Oaklawn Foundation gifts ASMSA $100,000 for Selig Hall renovation
The Oaklawn Foundation on Thursday awarded a $100,000 grant to the Arkansas School for Mathematics, Sciences, and the Arts for the Selig Hall renovation project.
A special ceremony was held inside Selig Hall Auditorium, where Oaklawn Foundation Chair Sam Stathakis presented ASMSA Director Corey Alderdice with the donation.
After completion of a $5.5 million renovation project last October, ASMSA dedicated Selig Hall in honor of the late Helen Selig, a former mayor of Hot Springs who was instrumental in establishing the school locally in 1993.
Once the former St. Joseph’s Hospital convent and chapel complex, the space now serves as residential housing for students and a mental health hub for professional counseling. It also houses the new student union and auditorium.
“While ASMSA is an institution that serves the entire state of Arkansas, I can’t think of a place that we would be more proud to call home than Hot Springs,” Alderdice said following the ceremony.
“And nothing is more synonymous with Hot Springs than Oaklawn, its legacy and its broader support in the community. So for us to continue to enjoy the support of the Oaklawn Foundation reinforces the role that we play in Hot Springs, but also the importance of partnerships, especially when it comes to education,” he said.
++++++++++++++++++++
● **About this task**:
Continue the news story about the Oaklawn Foundation's gift for the Selig Hall renovation, starting after its last sentence.

[Stored data entries]
++++++++++++++++++++
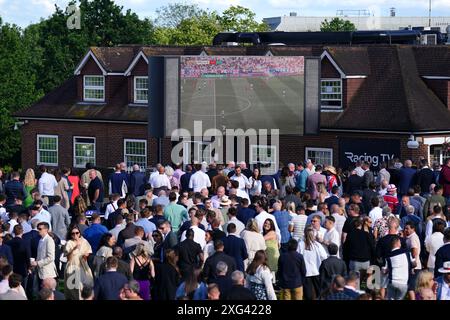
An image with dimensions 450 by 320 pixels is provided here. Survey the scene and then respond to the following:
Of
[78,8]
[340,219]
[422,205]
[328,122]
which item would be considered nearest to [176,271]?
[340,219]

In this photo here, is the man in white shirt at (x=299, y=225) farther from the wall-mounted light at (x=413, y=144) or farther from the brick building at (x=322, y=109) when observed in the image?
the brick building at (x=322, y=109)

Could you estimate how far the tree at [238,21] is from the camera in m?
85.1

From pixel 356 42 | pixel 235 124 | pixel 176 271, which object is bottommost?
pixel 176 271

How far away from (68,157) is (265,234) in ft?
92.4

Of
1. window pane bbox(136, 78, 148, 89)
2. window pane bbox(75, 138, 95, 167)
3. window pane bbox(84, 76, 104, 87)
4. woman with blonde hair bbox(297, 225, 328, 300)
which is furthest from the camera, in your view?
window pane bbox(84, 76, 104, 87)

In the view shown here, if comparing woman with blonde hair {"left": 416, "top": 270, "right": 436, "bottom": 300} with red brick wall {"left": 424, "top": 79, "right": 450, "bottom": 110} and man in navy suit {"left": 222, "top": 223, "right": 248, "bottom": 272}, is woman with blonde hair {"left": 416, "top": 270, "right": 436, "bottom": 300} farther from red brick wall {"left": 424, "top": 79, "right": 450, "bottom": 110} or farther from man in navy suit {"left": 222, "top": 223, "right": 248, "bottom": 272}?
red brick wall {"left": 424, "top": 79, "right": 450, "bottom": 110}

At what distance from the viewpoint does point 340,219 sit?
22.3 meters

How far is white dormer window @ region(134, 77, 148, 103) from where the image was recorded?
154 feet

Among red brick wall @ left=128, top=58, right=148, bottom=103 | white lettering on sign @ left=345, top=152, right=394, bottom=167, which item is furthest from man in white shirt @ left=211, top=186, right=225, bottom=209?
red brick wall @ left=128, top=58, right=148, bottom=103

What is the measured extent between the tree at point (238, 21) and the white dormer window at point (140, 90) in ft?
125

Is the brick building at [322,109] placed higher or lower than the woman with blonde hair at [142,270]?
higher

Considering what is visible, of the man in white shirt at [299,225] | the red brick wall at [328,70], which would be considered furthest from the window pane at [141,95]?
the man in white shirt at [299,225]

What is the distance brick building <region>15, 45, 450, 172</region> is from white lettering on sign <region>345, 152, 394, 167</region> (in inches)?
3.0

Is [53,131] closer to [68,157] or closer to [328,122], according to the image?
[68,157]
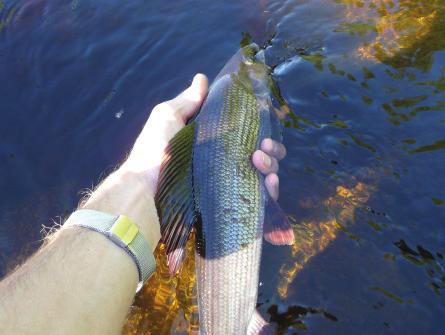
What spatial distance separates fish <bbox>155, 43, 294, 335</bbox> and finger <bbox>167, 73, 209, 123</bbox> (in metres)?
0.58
++++++++++++++++++++
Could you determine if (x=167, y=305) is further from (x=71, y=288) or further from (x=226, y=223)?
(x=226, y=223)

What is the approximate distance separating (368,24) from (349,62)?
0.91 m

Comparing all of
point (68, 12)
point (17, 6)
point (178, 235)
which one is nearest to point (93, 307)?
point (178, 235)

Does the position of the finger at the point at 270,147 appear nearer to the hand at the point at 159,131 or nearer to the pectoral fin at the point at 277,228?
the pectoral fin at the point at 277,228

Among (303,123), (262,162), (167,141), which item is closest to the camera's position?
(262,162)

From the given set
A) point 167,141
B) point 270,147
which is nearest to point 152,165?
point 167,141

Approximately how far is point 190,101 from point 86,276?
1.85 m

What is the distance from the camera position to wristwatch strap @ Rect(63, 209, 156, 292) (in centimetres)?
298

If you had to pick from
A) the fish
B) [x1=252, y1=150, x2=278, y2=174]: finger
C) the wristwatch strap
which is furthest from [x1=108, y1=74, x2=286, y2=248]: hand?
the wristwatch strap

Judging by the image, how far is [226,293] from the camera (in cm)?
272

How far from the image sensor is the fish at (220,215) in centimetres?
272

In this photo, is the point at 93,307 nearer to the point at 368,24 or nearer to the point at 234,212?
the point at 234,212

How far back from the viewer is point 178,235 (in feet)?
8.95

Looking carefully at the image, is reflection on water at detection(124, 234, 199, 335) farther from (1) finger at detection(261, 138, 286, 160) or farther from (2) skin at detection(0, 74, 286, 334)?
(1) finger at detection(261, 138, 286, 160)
++++++++++++++++++++
● **Reply**:
In December 2016, the foundation presented ASMSA with its largest single gift in the school’s history, donating $300,000 to help build a $4.5 million Creativity and Innovation Complex.
Alderdice said the foundation’s support was “absolutely critical” in opening the complex.
“First with that gift announcement in 2016 at the outset of the project, and when we opened the doors in early 2019 for that. That project was the first new classroom building in the school’s history — 25-year history at the time — and was one of the largest shows of private support,” he said. “So it was that gift from the Oaklawn Foundation and the challenge it created for others that helped provide a
total of three-quarters of a million dollars in private support for that project alone.
“So again, it’s just the Oaklawn Foundation’s generosity to groups like ASMSA, Mid-America Science Museum, and National Park College, but it’s the strength that builds for others in Hot Springs to step forward and say, ‘We want to be a part of the educational progress in this community.’”
Stathakis thanked the school for the opportunity to participate in its success, noting, “ASMSA has been a beacon not only for Hot Springs, but really for all of Arkansas.
“Number one, I’m honored to be chairman of the foundation this year,” he said. “The foundation was started years ago with the kindness of Oaklawn, and they give money to the foundation. They really have no participation in it; it’s totally foundation-ran. It really was designed on the onset for senior issues and educational issues.
“So this really fits into what we do as a foundation, to support great institutions like ASMSA. We had an opportunity to participate and give them a grant to really make this a beautiful hall and it fits our charge. So it’s just an honor for us to be able to do that and participate.”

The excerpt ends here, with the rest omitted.